Ideas are a dime a dozen, but it is the execution that matters!
Products designed and built in haste could result in some risks, which, if not mitigated, result in more expenses to the organisation. One could be less risky, such as simply bad UX, which results in more drop-offs and more Customer Support calls, but also high risk, such as mass security breaches causing reputational damage to the organisation and causing customers to leave in droves. Just because something looks good (visually, UI design) does not mean the user experience is good, and the product succeeds. Vice versa, a product idea that aims to solve a problem may sell well for enterprise customers but could be so poorly designed that end-users waste a lot of time trying to use it and fail, resulting in productivity losses. Metrics such as customer rate of task completion, task-completion time etc also need to be measured to call a product successful and keep evolving it, besides only the ‘engagement time’ on the application.
7. “Who” is doing the work of quality accountability?
Lack of quality standards set, communicated, and accountability for quality, but being accountable for the delivery of something, is the elephant in the room.
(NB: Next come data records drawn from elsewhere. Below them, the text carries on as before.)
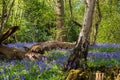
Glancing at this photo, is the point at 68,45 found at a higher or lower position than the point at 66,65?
lower

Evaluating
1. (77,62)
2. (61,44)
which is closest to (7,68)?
(77,62)

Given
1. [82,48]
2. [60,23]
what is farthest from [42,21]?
[82,48]

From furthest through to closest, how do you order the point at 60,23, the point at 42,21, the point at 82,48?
1. the point at 42,21
2. the point at 60,23
3. the point at 82,48

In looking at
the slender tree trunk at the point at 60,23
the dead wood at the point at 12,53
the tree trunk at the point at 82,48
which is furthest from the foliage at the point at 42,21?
the tree trunk at the point at 82,48

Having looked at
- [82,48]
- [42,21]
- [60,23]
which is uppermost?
[82,48]

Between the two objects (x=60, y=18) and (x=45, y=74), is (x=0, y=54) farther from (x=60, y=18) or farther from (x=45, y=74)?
(x=60, y=18)

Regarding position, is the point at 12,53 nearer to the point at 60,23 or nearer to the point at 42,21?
the point at 60,23

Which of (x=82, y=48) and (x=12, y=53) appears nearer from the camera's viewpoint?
(x=82, y=48)

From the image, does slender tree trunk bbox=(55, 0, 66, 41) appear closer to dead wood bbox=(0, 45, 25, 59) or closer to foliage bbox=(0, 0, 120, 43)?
dead wood bbox=(0, 45, 25, 59)

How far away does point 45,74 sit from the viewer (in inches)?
332

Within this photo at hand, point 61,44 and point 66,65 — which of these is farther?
point 61,44

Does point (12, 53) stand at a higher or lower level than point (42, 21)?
higher

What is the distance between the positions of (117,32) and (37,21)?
48.7 ft

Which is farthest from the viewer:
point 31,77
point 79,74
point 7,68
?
point 7,68
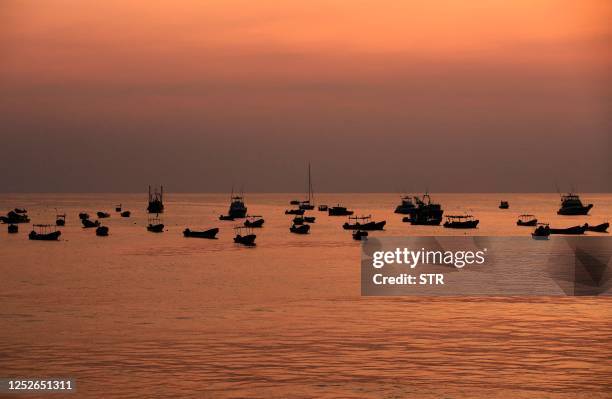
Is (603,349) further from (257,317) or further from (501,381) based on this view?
(257,317)

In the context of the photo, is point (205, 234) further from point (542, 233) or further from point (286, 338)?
point (286, 338)

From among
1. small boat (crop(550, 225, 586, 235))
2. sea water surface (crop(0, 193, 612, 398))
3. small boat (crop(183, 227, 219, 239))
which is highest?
small boat (crop(550, 225, 586, 235))

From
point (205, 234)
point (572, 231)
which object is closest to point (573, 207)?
point (572, 231)

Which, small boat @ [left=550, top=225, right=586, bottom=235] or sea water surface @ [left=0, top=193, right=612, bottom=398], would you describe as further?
small boat @ [left=550, top=225, right=586, bottom=235]

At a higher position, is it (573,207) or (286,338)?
(573,207)

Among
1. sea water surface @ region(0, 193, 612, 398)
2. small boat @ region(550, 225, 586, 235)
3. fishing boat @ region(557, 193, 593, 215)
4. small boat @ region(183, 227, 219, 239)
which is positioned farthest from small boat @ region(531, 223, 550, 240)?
fishing boat @ region(557, 193, 593, 215)

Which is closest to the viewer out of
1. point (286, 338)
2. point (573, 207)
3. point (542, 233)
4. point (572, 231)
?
point (286, 338)

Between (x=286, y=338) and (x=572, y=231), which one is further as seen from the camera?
(x=572, y=231)

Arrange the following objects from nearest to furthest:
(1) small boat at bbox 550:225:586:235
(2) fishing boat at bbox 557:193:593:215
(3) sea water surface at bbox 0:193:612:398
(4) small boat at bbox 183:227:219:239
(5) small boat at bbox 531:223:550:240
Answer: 1. (3) sea water surface at bbox 0:193:612:398
2. (5) small boat at bbox 531:223:550:240
3. (4) small boat at bbox 183:227:219:239
4. (1) small boat at bbox 550:225:586:235
5. (2) fishing boat at bbox 557:193:593:215

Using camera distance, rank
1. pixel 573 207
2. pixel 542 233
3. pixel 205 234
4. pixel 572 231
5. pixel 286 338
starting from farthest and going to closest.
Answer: pixel 573 207 < pixel 572 231 < pixel 205 234 < pixel 542 233 < pixel 286 338

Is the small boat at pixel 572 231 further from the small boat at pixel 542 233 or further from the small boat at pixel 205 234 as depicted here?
the small boat at pixel 205 234

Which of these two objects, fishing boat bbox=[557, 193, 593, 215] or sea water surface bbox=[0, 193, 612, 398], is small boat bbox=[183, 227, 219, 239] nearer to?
sea water surface bbox=[0, 193, 612, 398]

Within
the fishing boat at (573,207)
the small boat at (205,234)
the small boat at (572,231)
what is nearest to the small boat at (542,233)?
the small boat at (572,231)

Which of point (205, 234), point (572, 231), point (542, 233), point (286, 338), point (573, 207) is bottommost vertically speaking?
point (286, 338)
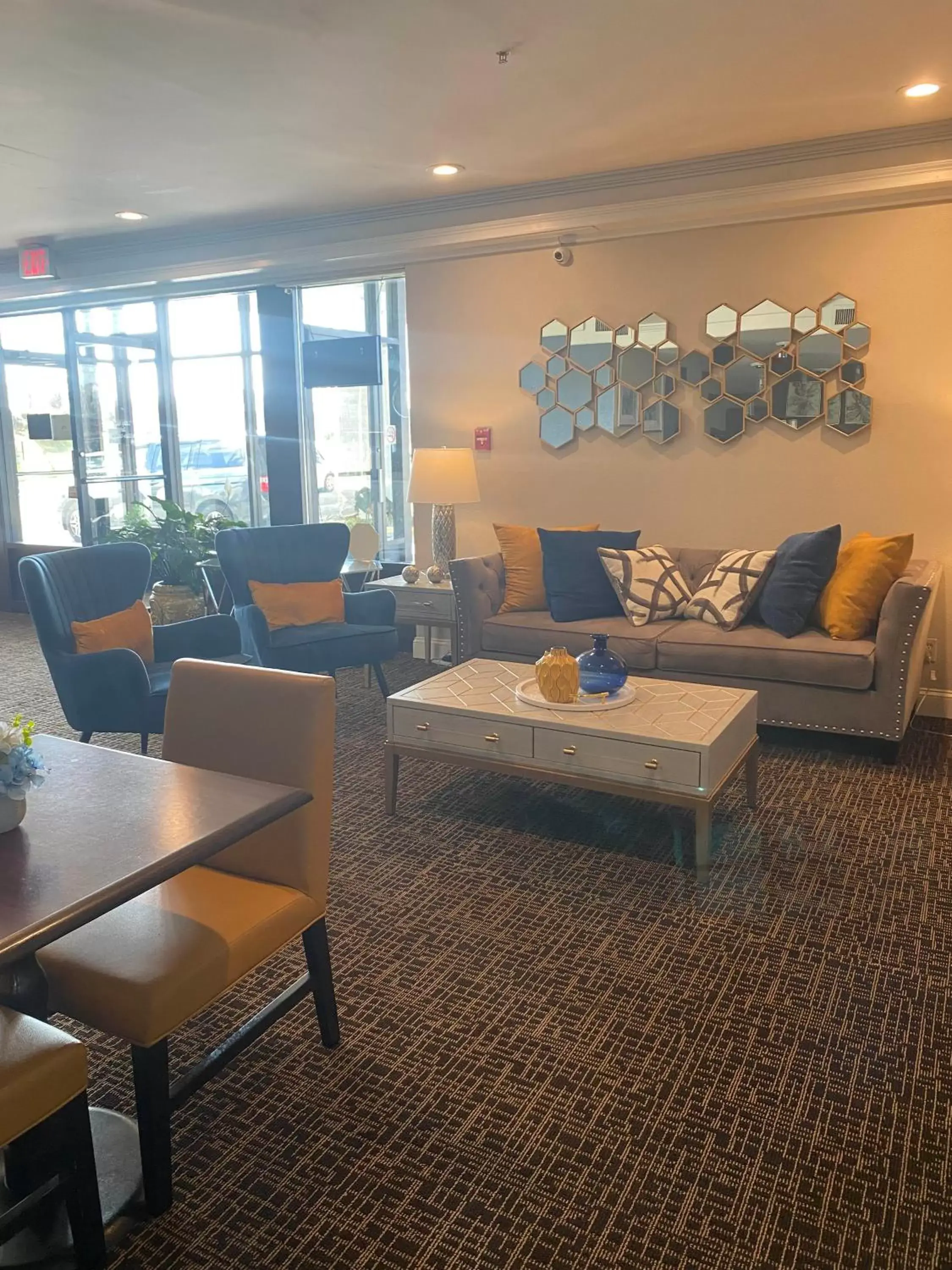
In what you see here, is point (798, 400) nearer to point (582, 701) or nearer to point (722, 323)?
point (722, 323)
Hiring people at the top who know “what good looks like” to be leaders of craft used to be big about 5 years ago. They were accountable for ensuring what went out of a team had a certain level of measurable quality against design principles. There was a specific focus on quality of experience that had nothing to do with financial or product analytics metrics.
It seems to be no longer the case in the industry as teams move towards laying off people and moving to one person doing the job of five roles. A product manager or designer may be doing research activities (plan, conduct, synthesise, present insights) plus design (concept, low and high fidelity), getting things ready for developers, managing people and egos, and working through market uncertainty and organisational unreadiness. They cannot be expected to focus on quality at this rate.
Setting financial targets for individuals can incentivize good service experiences, but problems arise when incentives focus solely on speed rather than quality. Not measuring success using customer satisfaction metrics and holding individuals accountable for product quality may lead to a potential decline in customer adoption.
Conclusion
When we execute ideas thoughtfully and take a little more time to do so, we will see more repeat customers, solve more customer problems, and generate more revenue. We will reduce the clutter of many mediocre product experiences in the market and make people’s lives easier and more pleasurable.
Unless we save lives and work in the emergency departments, we need not rush with our jobs. Rushing substandard products and services to market is not helping anyone. Creating a sense of accountability for high-quality product experience and code will create a more sustainable culture of product development and will help not only the customers but also create a long term trust in the teams involved in building wonderful products. While speed is important, quality needs to have an equivalent weightage so that we achieve customer and business goals and optimise the investment in the effort.